Lay out the records as a Markdown table with the columns "Index" and "Text," giving each line its own numbered row and omitting blank lines. Begin at the line that contains "How far from the filming" and stop after the final line of the records.

**GIVEN INFORMATION**
□ □ □ □ □
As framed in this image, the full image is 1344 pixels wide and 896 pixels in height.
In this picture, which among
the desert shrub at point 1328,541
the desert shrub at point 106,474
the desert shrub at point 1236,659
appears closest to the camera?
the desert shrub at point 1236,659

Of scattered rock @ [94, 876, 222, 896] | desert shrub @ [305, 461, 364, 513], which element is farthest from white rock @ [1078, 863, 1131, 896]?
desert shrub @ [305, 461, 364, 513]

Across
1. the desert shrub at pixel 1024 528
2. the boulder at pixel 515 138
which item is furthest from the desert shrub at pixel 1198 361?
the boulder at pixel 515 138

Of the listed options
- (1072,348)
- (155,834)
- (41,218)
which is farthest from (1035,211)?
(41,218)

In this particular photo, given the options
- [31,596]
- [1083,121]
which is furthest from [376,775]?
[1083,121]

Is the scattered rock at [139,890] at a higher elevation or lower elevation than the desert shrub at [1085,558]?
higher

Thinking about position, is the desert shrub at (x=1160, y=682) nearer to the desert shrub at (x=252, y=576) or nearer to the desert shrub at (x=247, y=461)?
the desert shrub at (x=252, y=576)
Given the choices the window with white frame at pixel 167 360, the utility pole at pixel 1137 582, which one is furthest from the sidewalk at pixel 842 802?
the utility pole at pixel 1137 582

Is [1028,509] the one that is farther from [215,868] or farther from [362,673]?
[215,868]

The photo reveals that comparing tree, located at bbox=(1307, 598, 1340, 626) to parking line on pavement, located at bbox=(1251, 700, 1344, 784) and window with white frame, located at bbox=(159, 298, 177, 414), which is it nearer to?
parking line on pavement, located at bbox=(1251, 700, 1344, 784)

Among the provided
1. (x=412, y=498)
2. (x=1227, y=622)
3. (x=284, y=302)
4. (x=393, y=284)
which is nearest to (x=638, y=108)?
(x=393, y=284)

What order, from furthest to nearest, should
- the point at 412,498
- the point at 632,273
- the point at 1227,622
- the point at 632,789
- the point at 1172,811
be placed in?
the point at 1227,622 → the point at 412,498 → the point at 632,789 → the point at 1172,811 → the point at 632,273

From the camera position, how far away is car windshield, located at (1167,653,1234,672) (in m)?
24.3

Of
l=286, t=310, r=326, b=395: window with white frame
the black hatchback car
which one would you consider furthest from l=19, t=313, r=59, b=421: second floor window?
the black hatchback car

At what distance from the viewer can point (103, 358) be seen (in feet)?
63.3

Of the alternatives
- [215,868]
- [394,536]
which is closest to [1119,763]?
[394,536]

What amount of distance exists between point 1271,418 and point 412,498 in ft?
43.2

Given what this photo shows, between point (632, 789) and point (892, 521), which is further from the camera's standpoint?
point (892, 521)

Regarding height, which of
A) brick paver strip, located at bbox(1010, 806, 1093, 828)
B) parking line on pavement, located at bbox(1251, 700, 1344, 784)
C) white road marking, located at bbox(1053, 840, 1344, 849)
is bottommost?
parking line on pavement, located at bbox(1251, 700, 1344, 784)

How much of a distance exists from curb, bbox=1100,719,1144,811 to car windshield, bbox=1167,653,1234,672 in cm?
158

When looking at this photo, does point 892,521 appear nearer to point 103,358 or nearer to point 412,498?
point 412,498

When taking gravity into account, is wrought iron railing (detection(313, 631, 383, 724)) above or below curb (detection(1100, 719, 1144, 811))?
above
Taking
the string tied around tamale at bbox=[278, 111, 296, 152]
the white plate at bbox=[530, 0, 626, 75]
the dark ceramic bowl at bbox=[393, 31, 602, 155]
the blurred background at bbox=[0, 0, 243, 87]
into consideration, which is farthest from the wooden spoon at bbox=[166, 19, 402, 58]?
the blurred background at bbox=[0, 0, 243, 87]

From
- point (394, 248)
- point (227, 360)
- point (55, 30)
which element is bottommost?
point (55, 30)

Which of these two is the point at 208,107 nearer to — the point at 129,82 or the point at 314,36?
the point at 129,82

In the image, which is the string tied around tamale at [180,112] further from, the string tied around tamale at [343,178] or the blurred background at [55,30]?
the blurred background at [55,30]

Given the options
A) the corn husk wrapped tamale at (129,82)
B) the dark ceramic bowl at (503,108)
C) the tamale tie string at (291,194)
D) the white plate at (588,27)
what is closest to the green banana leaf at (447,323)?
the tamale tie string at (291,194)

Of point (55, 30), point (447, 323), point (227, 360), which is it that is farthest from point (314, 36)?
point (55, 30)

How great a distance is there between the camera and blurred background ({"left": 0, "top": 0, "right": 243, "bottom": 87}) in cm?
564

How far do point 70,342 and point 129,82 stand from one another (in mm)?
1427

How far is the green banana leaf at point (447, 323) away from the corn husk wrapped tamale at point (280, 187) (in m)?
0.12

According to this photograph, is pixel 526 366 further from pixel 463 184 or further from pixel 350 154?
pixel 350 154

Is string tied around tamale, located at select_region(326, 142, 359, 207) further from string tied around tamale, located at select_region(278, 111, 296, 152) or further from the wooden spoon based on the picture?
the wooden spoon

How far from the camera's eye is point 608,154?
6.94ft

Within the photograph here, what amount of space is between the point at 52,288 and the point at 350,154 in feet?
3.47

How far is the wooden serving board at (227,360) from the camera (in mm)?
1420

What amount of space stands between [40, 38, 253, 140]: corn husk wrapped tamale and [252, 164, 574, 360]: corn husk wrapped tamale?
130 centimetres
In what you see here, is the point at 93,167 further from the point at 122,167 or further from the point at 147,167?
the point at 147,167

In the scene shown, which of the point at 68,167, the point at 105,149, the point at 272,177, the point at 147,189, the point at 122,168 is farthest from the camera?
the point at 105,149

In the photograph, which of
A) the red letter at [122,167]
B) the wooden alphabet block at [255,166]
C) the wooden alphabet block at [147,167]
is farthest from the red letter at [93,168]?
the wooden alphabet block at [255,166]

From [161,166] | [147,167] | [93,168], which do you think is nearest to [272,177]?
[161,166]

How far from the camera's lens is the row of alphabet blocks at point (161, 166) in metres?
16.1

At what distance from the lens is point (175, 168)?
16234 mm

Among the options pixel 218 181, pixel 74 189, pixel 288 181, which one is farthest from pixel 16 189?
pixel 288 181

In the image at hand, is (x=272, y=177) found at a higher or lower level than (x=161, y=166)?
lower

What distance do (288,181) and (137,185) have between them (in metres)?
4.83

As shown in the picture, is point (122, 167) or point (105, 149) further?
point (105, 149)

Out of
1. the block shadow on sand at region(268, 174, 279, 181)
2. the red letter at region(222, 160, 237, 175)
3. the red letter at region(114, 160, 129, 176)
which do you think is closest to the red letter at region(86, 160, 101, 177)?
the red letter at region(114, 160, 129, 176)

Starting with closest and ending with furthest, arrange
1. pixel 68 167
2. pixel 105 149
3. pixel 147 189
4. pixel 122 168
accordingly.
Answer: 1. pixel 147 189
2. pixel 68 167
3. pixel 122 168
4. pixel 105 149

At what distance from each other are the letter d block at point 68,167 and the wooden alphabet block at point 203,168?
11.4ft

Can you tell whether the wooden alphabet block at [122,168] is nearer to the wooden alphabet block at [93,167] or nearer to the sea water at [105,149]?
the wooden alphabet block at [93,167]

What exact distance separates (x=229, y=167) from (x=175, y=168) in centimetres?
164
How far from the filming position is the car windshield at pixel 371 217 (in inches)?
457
□ □ □ □ □
**COMPLETED TASK**
| Index | Text |
|---|---|
| 1 | How far from the filming position is the car windshield at pixel 371 217 (in inches)? |
| 2 | 457 |